I would like to hear from those folks that have gone through their initial market research and idea validation stages of their start-up and would like to share how they went about making sure their idea was something worth wrapping a business around.
Much appreciated!
Marketing Ideas Customers Valuation
Ultimately, that is the the single most dangerous flaw all entrepreneurs share - they love the process of creating. For most, market research and validation is something like a bad root canal - I've been there before and guilty as well. The easiest way to validate your idea is to perform a first round of hallway testing :
Make sure you tell people that you want an honest answer - otherwise you run the risk of getting (useless) sugar-coated results. Also, make sure that the people generally understand the subject area (so your grandmother might not be the perfect person).
Hallway testing doesn't cost you any money, just the time to do it and to collect feedback / condense valuable information. Once you have this qualitative feedback, move on and try to validate (quantify ) the requirements with surveys, ads, etc - it if this is feasible for your product / service.
I'm in a similar situation. In our case, my business partner and I are working on a B2B application for HR departments. So we've asked our friends to help us out with their opinions (the ones that work in HR) or with contacts.
We offer to buy everyone lunch in exchange for their opinion, especially the people we don't know :)
We ask them general questions about their feedback, but also specific things like what would they pay for our product. Everytime we do this we get better at asking the right questions, we gain knowledge of what all these people really do (I assumed I knew what HR did and I was mostly right, but not completely), how the competition works, what prices they pay, and so on. Everyone has been nice, helpful, and offered extra help.
We wanted to talk to potential customers before we started programming because we've been in the situation before where we've developed something that nobody wanted.
The result is that we're considering a few changes, and we're working on a beta that we hope to test and develop with one of these potential customers. We also have some ideas of where we can go if things don't work out exactly how we imagine them.

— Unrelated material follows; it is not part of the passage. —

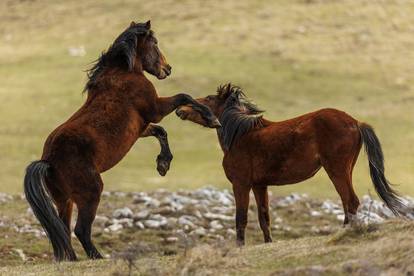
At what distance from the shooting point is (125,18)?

The work of Steve Blank and Eric Ries have been a help to us in this area. If you're interested here are a couple of resources:
http://www.youtube.com/watch?feature=player_detailpage&v=P1vM_p4o7Us#t=162s http://www.xconomy.com/national/2012/03/30/steve-blank-hands-a-new-owners-manual-to-startup-founders/?single_page=true
From the perspective of what I refer to as innovation methodology, I try to focus product and service designers on solving a problem for their potential customers. As applied to your HR centric product, I would encourage you to talk with people in that audience about what makes their job hard and what makes it easy. To the extent you solve their problems for them your product will be considered innovative. Next deconstruct those people in to various groups who are part of the process, and ask each of them the same questions related to problems which can be solved. HR might be deconstructed into groups of Recruiters, Hiring managers, Compensation managers (people who create the packages to bring in top talent), Staff managers, and HR generalists who usually support the staff managers. Each will likely give you a different perspective on the topic and potential to create a tool to solve their problems.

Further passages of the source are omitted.